Background: Proximal epithelioid sarcoma (PES) is an aggressive variant of epithelioid sarcoma most often occurring in soft tissue of proximal limbs and characterized by polygonal cells, marked nuclear atypia, and varied rhabdoid features. Morphologic and immunohistochemical (IHC) similarities between PES and malignant extra-renal rhabdoid tumors (MRT) pose a diagnostic challenge and may suggest a relationship between the two. Both tumors are extremely rare within the head and neck and both are characterized by loss of INI1/SMARCB1 expression. The molecular events involving SMARCB1 seem to differ however, with point mutations more common in MRT and deletions in PES.

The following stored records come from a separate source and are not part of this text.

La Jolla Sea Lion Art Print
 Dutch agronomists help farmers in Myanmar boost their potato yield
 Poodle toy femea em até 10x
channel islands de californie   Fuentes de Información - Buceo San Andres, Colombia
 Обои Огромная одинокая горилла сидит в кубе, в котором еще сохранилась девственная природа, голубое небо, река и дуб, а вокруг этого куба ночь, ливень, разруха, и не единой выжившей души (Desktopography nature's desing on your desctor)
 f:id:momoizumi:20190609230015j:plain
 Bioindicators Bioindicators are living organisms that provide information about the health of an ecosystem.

Design: Three PES of HN were evaluated. The patients were ages 9, 43, and 71 years old, and tumor locations were posterior para-median neck, sinonasal, and retro-orbital respectively. Histologic and IHC sections were evaluated. Mutation analysis by direct sequencing of the promoter and 9 exons of SMARCB1, multiplex ligation-dependent probe amplification (MLPA), and whole genome single nucleotide polymorphism (SNP) array were performed on frozen tissue from the two adult cases.
Results: Morphologically the tumors were composed of poorly differentiated discohesive cells with eccentric, oval nuclei. Some tumor cells featured abundant eosinophilic inclusion-like cytoplasm, imparting a rhabdoid appearance. All tumors showed cytokeratin reactivity and lack of SMARCB1 expression; no myoid differentiation was identified by IHC. There were no mutations in the promoter region or coding sequence of the SMARCB1 gene. One of the two tumors showed heterozygous deletion in chromosome 22 by MLPA and whole genome SNP array.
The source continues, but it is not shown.